• _EXTRAIT SOURCE_:
= = = =

Le 22 avril 2026, la France a été frappée par la perte tragique d’Anicet Girardin, un caporal-chef de 31 ans, tué au Liban lors d’une embuscade attribuée au Hezbollah. Ce décès survient seulement quelques jours après celui de l’adjudant Florian Montorio, également victime de cette attaque dans le cadre de la mission de maintien de la paix de l’ONU.
EN BREF
- Un deuxième soldat français, Anicet Girardin, décède après une embuscade du Hezbollah.
- Emmanuel Macron annonce un hommage national pour les deux militaires tués.
- La France réaffirme son engagement pour la sécurité des Casques bleus au Liban.
Les événements tragiques au Liban ont pris une tournure particulièrement sombre lorsque Girardin a été grièvement blessé par des tirs nourris de combattants du Hezbollah alors qu’il portait secours à son chef d’élément, touché précédemment. Rapatrié en France, il a succombé à ses blessures à l’hôpital militaire Percy de Clamart. Le président Emmanuel Macron a exprimé sa tristesse sur X, saluant le sacrifice de Girardin et sa mémoire.
Cette embuscade, qui a coûté la vie à deux soldats français, s’inscrit dans un contexte plus large de tensions au Moyen-Orient, exacerbées par la guerre entre Israël et l’Iran, qui a débuté le 28 février. Au cours de ce conflit, la France maintient des forces en posture défensive, participant à la Force intérimaire des Nations Unies au Liban (Finul).

= = = =

• _CONSIGNES À SUIVRE_:
A: D'après l'article sur la mort d'Anicet Girardin, dans quel hôpital a-t-il succombé à ses blessures ?
B: Traduisez en anglais cette phrase de l'article sur la mort d'Anicet Girardin : « Le président Emmanuel Macron a exprimé sa tristesse sur X, saluant le sacrifice de Girardin et sa mémoire. »
C: Poursuivez l'article sur la mort d'Anicet Girardin là où il s'arrête.
Le matériel ci-dessous vient d'une autre source.

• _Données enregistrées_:

= = = =

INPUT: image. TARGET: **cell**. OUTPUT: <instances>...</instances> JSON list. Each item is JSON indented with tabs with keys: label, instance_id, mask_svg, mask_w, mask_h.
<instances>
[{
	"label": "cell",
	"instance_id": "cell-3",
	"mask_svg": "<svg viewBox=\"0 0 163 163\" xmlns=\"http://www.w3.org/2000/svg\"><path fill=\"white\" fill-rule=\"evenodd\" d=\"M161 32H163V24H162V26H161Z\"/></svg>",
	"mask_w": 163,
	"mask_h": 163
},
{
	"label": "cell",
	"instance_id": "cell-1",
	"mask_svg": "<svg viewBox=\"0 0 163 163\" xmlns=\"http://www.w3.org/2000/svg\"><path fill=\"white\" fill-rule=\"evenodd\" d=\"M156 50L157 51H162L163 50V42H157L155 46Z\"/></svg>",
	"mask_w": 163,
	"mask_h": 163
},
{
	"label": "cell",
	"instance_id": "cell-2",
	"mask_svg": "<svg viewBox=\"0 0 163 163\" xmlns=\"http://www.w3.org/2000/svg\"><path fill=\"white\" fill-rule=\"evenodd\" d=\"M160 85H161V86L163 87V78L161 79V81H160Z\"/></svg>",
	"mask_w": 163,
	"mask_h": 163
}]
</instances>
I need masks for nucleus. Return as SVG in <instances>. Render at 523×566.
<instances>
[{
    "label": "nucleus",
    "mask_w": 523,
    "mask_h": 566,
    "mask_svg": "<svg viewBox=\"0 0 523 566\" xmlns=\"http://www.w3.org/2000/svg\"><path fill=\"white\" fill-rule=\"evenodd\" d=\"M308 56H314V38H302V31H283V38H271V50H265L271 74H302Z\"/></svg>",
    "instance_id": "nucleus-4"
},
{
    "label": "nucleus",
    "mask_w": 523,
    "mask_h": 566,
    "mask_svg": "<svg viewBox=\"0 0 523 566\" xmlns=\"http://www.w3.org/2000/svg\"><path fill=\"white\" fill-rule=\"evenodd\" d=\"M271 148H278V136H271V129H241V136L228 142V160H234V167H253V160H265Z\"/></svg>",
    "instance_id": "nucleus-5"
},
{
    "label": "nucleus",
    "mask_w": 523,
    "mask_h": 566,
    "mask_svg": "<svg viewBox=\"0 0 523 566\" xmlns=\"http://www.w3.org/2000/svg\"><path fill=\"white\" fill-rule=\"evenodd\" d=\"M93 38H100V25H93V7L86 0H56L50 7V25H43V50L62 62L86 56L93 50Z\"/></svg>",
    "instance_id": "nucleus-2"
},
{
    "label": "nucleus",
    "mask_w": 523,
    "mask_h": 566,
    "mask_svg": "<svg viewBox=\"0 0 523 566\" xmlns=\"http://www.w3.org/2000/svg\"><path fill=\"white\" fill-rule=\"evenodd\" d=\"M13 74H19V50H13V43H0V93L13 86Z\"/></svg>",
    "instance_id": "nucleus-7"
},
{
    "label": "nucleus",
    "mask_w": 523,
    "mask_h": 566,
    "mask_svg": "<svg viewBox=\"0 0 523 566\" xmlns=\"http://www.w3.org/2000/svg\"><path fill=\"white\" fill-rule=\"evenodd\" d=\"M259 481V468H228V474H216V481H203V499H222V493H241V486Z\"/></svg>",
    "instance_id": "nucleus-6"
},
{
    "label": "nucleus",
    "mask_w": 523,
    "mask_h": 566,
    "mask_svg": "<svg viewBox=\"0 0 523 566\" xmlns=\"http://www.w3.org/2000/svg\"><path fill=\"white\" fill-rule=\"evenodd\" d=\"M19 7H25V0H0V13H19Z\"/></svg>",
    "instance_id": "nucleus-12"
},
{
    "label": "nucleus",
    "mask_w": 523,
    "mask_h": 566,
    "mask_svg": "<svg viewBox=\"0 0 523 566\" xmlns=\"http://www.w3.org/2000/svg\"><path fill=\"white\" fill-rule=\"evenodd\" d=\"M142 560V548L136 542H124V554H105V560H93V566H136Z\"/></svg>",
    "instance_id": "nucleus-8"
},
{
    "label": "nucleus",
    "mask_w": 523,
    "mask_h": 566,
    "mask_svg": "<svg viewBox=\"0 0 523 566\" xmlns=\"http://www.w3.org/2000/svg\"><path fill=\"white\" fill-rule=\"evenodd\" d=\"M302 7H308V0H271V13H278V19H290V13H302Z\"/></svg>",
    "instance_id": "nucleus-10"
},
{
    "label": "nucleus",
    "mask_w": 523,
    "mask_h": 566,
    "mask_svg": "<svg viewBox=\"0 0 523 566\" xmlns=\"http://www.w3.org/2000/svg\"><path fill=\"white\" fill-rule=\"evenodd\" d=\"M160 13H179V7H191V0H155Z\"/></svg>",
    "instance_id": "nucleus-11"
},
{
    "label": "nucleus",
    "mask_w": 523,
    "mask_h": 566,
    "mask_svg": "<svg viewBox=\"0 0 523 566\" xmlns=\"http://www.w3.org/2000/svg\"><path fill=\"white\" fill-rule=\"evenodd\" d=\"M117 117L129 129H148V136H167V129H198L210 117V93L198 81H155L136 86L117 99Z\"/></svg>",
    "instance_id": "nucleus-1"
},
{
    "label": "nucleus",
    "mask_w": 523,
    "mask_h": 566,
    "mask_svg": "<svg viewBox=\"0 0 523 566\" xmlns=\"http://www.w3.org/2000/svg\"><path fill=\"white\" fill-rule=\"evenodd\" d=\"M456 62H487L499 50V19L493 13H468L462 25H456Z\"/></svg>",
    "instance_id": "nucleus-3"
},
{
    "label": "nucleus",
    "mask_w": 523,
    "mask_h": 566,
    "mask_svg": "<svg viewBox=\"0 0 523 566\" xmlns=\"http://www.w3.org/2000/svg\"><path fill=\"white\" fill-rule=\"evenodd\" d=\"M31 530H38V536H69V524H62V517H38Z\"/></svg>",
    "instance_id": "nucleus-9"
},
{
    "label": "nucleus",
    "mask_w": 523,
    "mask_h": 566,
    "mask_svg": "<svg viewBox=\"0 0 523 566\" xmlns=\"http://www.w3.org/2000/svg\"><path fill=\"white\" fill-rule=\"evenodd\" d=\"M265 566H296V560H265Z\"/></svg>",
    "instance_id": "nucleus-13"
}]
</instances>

= = = =

• _RÉPONSES_:
A: À l'hôpital militaire Percy de Clamart.

B: President Emmanuel Macron expressed his sadness on X, honoring Girardin's sacrifice and his memory.

C:
Le ministre des Armées, Catherine Vautrin, a souligné la bravoure de Girardin, décrivant comment il a été « violemment pris à partie » alors qu’il tentait de sauver son camarade. Les militaires français, pris dans une zone de conflit, ont été ciblés alors qu’ils accomplissaient leur mission de protection des populations civiles.
La France, par la voix de son ministère des Affaires étrangères, a exigé que toutes les parties assurent la sécurité des Casques bleus, affirmant sa volonté de soutenir le cessez-le-feu temporaire établi entre Israël et le Hezbollah. À ce jour, trois soldats français ont perdu la vie depuis le début des hostilités, y compris le major Arnaud Frion, tué en Irak par une attaque de drones attribuée à une milice pro-iranienne.
Le décès d’Anicet Girardin a suscité une onde de choc au sein des forces armées françaises et parmi les autorités politiques. Un hommage national sera rendu à l’adjudant Florian Montorio, également mort dans l’embuscade, le 17 avril, en présence de la ministre des Armées et du chef d’état-major de l’armée de terre. Ce moment solennel marquera la reconnaissance du sacrifice de ces hommes au service de la France.
Les réactions politiques ne se sont pas fait attendre. Jean-Luc Mélenchon, dirigeant de La France insoumise, a plaidé pour que la France autorise une riposte militaire en cas d’agression. De son côté, Bruno Retailleau, président des Républicains, a appelé à une action claire contre les milices armées présentes au Liban.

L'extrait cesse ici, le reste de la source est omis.